-- start Supplied records --

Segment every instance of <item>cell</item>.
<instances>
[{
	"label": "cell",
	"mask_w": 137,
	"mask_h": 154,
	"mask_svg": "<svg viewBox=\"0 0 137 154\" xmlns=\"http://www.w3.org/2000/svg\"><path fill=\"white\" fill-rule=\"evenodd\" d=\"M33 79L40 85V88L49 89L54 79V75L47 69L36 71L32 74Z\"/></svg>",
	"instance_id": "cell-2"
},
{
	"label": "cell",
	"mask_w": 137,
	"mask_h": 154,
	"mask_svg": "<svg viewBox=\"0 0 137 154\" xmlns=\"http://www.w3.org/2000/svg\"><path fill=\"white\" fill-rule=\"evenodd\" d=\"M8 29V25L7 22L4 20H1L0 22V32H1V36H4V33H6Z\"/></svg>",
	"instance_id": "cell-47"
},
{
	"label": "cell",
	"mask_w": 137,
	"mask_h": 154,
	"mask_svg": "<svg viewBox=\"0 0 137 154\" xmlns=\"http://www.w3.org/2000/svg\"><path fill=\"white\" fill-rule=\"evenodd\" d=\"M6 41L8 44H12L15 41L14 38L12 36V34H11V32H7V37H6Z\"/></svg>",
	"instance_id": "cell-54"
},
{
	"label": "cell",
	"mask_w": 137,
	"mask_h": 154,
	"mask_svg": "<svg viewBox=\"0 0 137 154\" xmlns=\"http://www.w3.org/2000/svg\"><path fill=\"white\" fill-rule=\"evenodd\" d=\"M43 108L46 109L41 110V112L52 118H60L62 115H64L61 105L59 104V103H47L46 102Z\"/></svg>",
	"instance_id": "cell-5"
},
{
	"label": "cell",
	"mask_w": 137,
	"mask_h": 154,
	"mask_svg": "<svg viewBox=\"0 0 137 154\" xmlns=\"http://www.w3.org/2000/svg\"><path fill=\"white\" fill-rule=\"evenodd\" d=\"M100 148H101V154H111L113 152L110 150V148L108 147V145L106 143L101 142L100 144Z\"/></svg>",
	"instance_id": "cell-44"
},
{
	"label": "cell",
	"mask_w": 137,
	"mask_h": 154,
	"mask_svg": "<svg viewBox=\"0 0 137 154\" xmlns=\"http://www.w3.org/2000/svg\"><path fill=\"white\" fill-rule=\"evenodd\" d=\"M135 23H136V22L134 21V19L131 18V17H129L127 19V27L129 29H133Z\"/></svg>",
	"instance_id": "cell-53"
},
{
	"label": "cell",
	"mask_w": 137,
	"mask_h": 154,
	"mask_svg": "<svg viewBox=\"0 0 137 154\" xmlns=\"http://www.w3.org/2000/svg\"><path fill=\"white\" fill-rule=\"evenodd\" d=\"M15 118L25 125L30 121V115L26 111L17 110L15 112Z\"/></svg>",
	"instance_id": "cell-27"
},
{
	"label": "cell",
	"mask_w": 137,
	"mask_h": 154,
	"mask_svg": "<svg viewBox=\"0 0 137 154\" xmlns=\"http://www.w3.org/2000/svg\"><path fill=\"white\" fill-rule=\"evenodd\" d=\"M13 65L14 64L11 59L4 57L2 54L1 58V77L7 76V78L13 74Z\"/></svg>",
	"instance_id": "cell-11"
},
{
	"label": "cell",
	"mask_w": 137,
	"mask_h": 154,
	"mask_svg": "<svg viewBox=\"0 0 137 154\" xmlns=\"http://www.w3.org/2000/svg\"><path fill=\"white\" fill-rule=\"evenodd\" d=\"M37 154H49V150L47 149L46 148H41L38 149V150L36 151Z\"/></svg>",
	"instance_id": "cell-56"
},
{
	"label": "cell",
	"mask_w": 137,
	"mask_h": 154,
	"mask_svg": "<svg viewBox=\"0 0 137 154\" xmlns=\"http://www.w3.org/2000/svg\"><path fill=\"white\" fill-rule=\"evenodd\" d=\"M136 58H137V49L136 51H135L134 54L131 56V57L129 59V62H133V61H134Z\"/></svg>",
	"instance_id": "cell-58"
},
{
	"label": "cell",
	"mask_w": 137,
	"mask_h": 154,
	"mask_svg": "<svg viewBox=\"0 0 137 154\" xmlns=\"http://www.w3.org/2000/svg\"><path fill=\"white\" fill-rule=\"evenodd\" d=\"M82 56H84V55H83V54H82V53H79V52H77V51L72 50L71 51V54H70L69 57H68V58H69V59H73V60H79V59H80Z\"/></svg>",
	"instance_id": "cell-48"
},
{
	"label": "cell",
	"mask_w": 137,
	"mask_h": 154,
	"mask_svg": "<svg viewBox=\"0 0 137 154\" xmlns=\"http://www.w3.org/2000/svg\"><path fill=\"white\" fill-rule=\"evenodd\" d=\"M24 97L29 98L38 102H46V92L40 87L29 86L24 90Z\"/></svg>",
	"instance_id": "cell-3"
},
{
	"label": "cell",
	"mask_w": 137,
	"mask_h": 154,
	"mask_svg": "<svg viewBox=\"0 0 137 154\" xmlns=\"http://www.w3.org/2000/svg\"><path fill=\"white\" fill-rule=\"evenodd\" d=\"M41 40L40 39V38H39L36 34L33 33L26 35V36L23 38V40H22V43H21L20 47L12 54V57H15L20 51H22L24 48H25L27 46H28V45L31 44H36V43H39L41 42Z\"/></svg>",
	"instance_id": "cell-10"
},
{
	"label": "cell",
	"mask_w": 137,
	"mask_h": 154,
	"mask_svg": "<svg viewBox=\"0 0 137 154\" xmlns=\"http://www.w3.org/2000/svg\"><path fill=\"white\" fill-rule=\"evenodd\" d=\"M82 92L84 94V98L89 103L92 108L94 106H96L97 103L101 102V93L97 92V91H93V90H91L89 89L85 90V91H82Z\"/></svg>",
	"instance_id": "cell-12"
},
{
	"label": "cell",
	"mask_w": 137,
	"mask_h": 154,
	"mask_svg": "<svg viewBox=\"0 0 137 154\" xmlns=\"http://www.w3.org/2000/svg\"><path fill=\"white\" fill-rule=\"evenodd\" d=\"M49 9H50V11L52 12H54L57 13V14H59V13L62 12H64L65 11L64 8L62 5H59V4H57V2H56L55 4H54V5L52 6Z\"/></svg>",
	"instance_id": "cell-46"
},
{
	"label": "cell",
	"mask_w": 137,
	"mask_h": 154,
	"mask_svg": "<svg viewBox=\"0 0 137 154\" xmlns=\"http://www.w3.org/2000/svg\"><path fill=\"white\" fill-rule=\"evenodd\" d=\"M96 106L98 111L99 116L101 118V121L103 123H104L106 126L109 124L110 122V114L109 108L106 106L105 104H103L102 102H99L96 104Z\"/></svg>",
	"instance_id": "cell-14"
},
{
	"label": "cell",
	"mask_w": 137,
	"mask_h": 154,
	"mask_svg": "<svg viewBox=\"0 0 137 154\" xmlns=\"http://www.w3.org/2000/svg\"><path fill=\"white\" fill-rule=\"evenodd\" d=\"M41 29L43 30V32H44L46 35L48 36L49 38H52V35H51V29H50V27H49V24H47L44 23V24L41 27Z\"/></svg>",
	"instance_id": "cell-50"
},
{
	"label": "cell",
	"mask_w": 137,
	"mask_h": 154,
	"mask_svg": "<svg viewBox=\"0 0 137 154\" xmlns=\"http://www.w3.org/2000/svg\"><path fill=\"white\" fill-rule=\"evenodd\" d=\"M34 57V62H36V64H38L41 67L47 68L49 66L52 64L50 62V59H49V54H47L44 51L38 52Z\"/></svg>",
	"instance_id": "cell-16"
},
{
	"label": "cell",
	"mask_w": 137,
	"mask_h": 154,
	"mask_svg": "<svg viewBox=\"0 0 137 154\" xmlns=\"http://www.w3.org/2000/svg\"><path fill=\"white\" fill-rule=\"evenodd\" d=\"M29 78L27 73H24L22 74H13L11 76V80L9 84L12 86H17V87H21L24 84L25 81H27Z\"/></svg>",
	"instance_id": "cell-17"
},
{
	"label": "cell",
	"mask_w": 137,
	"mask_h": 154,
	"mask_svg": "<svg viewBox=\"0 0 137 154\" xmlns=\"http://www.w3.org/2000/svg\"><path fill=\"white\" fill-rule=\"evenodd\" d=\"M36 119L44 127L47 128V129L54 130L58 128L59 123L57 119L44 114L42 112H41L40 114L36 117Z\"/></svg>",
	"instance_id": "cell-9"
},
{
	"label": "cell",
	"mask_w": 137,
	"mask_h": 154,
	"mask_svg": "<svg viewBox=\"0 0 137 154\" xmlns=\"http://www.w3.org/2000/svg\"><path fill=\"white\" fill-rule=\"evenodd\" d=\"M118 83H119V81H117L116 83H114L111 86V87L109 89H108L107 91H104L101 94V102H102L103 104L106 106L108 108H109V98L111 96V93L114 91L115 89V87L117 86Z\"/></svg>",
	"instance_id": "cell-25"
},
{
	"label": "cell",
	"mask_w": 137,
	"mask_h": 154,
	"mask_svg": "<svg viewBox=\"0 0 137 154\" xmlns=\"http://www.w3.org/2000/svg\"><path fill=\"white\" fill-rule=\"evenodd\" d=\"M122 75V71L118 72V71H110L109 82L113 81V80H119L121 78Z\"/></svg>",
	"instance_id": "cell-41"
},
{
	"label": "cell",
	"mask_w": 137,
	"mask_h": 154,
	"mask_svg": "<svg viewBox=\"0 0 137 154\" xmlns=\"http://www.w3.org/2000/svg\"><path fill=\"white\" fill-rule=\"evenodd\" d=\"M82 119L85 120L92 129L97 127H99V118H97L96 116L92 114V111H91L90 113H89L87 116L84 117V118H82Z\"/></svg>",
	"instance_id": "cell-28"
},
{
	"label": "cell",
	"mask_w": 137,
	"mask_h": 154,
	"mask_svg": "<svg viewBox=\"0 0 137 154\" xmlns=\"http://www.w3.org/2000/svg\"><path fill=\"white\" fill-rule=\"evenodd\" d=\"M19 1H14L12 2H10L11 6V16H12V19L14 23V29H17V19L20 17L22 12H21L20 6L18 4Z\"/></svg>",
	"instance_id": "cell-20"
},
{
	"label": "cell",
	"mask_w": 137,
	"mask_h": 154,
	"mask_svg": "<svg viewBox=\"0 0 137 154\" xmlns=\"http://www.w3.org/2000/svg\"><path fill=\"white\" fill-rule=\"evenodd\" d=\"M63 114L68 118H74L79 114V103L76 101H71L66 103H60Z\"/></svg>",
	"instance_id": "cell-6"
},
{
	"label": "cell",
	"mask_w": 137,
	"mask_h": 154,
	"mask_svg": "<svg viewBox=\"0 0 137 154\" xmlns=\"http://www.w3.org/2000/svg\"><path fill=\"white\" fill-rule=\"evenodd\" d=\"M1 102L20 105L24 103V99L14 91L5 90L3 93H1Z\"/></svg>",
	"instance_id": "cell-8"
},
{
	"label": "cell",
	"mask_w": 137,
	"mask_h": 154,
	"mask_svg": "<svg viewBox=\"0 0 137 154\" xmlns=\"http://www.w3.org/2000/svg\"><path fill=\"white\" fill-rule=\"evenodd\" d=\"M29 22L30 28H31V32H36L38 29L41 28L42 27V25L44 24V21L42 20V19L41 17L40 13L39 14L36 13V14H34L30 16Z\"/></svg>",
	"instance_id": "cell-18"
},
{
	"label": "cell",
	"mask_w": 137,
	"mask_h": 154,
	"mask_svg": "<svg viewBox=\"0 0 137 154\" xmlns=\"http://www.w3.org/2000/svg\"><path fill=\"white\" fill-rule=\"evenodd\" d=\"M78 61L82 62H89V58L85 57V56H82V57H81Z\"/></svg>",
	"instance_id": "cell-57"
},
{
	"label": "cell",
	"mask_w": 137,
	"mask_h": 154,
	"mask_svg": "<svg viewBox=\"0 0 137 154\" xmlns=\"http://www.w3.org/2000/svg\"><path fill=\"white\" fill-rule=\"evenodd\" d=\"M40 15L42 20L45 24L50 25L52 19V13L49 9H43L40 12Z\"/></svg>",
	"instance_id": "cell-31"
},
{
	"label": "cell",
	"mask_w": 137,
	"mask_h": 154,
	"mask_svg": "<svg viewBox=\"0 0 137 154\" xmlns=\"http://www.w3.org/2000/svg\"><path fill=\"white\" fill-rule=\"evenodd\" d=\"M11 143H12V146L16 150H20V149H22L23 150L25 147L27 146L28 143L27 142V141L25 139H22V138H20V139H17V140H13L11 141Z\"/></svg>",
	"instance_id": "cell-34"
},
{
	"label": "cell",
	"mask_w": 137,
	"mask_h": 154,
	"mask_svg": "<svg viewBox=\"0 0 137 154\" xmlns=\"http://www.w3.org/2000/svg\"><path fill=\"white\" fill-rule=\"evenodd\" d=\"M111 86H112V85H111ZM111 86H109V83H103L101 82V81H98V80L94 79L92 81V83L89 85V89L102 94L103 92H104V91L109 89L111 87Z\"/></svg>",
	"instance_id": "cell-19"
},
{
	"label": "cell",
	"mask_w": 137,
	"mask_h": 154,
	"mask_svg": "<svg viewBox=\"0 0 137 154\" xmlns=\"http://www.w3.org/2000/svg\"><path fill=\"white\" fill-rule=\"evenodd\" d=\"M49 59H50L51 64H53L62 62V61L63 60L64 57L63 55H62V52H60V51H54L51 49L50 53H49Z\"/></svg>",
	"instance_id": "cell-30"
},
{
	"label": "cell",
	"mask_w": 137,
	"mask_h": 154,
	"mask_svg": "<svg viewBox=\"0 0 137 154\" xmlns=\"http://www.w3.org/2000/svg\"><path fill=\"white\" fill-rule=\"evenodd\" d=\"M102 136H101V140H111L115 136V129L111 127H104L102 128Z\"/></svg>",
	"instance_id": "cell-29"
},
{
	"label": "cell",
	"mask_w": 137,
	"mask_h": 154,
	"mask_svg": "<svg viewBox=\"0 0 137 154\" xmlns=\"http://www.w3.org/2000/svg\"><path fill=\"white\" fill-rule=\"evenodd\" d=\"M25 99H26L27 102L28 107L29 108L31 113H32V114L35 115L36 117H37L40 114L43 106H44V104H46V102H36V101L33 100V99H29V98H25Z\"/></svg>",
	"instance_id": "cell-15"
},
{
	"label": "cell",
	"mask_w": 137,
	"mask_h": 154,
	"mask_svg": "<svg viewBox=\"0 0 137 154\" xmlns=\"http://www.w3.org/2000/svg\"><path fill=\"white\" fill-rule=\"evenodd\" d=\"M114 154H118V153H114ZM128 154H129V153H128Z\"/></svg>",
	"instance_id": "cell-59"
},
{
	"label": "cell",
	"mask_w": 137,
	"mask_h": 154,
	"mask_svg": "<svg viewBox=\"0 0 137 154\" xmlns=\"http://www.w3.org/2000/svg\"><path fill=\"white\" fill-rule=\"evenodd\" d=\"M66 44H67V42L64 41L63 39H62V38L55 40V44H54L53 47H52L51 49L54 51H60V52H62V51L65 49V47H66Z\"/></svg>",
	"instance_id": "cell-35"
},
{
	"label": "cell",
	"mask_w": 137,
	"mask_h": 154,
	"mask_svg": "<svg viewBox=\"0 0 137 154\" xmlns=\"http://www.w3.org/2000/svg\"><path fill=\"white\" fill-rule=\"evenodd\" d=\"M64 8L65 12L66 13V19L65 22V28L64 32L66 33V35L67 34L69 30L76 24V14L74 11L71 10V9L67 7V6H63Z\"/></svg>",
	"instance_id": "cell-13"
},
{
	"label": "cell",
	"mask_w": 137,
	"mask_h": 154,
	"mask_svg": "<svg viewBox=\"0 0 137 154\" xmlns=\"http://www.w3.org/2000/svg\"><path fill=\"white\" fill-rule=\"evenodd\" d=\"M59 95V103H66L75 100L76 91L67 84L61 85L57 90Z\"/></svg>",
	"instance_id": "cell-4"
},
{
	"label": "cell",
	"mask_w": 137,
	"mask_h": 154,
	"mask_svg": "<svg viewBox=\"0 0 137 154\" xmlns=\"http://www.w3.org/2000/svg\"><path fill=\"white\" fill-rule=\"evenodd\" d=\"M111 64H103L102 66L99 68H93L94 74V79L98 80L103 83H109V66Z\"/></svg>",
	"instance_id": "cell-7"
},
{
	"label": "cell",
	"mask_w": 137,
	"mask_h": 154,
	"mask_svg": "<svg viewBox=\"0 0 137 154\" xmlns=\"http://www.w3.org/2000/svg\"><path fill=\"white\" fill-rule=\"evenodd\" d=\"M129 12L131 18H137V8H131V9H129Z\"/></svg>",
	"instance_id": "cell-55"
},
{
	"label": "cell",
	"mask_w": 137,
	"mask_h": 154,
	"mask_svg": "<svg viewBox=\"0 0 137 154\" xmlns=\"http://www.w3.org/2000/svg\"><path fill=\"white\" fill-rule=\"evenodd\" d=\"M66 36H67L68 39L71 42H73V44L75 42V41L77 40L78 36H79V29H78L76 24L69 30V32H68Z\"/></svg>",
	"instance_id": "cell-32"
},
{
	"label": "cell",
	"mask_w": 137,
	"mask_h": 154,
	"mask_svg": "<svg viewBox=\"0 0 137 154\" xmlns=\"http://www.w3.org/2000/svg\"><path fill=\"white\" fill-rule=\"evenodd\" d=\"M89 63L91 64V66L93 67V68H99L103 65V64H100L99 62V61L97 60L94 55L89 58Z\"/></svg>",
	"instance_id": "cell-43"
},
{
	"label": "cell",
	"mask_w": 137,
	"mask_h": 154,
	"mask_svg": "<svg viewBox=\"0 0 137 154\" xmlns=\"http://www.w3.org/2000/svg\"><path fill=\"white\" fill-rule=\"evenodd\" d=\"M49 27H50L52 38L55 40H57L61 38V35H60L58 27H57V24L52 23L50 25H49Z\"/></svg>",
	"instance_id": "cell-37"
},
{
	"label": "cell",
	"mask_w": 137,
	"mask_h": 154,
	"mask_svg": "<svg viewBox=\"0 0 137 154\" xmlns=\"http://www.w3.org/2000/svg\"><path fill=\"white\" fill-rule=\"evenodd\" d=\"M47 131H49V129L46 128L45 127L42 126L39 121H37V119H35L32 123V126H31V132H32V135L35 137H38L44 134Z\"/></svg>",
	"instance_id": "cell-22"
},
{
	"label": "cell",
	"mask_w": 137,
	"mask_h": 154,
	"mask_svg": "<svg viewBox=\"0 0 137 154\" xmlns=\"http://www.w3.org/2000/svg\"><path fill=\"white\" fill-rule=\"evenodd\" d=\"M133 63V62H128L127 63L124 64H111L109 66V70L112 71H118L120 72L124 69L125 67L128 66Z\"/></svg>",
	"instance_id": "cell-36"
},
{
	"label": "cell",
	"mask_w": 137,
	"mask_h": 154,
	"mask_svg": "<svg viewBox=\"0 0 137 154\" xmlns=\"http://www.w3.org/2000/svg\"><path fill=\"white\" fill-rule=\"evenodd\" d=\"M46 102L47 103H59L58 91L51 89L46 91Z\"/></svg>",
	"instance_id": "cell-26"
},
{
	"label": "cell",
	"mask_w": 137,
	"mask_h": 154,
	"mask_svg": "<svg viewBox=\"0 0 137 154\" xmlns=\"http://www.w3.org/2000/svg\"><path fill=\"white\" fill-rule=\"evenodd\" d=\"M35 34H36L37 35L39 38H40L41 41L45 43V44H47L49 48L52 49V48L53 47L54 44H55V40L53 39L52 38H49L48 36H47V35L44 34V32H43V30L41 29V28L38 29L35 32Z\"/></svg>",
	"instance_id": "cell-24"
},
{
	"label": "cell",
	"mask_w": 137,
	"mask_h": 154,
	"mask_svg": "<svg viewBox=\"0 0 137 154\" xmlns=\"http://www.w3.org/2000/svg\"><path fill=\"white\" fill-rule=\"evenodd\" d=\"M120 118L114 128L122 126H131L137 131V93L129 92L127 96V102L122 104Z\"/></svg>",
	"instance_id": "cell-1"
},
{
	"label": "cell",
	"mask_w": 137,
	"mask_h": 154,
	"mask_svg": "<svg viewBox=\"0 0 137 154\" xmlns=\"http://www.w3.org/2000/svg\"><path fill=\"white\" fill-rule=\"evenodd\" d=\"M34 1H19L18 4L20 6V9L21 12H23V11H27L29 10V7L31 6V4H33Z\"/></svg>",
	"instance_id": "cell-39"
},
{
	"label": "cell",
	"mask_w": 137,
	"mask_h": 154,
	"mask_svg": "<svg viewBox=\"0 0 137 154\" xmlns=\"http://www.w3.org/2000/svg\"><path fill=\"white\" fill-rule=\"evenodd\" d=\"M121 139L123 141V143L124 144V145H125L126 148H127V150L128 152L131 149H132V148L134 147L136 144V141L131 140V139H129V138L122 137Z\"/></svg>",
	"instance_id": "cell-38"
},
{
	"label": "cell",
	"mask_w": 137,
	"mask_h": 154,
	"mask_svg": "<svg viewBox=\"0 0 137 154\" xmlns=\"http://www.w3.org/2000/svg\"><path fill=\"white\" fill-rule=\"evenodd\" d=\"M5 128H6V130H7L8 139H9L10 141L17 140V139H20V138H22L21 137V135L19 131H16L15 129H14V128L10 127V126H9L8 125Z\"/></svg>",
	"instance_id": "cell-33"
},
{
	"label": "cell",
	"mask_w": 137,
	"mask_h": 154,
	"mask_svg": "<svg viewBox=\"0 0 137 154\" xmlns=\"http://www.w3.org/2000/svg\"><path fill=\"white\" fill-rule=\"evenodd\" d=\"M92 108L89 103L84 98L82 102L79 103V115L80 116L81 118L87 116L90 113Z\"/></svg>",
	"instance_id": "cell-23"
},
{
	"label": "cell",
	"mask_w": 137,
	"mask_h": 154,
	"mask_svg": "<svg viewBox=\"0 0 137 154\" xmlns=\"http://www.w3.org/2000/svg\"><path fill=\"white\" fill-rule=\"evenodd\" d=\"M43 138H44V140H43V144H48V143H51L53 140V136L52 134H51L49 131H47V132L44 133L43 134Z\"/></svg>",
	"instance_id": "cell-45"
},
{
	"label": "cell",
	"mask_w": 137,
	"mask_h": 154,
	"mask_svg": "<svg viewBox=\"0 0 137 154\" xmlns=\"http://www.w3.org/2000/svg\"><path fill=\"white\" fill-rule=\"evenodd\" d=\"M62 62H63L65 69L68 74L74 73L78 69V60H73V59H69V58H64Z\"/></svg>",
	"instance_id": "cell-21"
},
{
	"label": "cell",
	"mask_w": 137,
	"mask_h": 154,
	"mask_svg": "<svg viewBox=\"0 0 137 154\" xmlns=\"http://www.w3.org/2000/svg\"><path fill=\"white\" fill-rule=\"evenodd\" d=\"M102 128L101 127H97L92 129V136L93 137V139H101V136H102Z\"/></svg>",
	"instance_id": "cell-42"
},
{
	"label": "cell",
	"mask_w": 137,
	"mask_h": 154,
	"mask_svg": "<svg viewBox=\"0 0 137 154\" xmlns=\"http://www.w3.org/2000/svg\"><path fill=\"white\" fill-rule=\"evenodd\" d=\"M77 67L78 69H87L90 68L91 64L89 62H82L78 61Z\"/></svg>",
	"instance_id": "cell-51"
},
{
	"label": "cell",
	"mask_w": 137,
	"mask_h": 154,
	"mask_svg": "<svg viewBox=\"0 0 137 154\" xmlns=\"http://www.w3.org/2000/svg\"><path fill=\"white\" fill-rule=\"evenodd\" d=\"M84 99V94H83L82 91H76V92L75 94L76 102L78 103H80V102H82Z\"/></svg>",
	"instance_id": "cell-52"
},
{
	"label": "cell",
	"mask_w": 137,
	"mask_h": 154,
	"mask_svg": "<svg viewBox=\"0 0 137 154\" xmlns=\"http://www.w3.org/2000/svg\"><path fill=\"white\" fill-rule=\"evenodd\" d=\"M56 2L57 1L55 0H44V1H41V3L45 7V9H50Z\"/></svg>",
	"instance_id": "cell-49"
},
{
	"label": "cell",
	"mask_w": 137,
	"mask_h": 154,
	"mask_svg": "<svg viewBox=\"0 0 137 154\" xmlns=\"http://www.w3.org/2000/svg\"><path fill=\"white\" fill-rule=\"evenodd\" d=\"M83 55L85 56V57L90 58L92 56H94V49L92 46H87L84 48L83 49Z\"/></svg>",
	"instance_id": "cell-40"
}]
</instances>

-- end Supplied records --

■ **Written task**: Edit the data from its start through the line containing "29V25L7 22L4 20H1L0" so that "mask_svg" becomes "outline_svg" everywhere in that span, keeping everything else unchanged. Return only those lines.

■ **Answer to the task**:
Segment every instance of <item>cell</item>.
<instances>
[{
	"label": "cell",
	"mask_w": 137,
	"mask_h": 154,
	"outline_svg": "<svg viewBox=\"0 0 137 154\" xmlns=\"http://www.w3.org/2000/svg\"><path fill=\"white\" fill-rule=\"evenodd\" d=\"M33 79L40 85V88L49 89L54 79V75L47 69L36 71L32 74Z\"/></svg>",
	"instance_id": "cell-2"
},
{
	"label": "cell",
	"mask_w": 137,
	"mask_h": 154,
	"outline_svg": "<svg viewBox=\"0 0 137 154\" xmlns=\"http://www.w3.org/2000/svg\"><path fill=\"white\" fill-rule=\"evenodd\" d=\"M8 29V25L7 22L4 20H1L0 22V32H1V36H4V33H6Z\"/></svg>",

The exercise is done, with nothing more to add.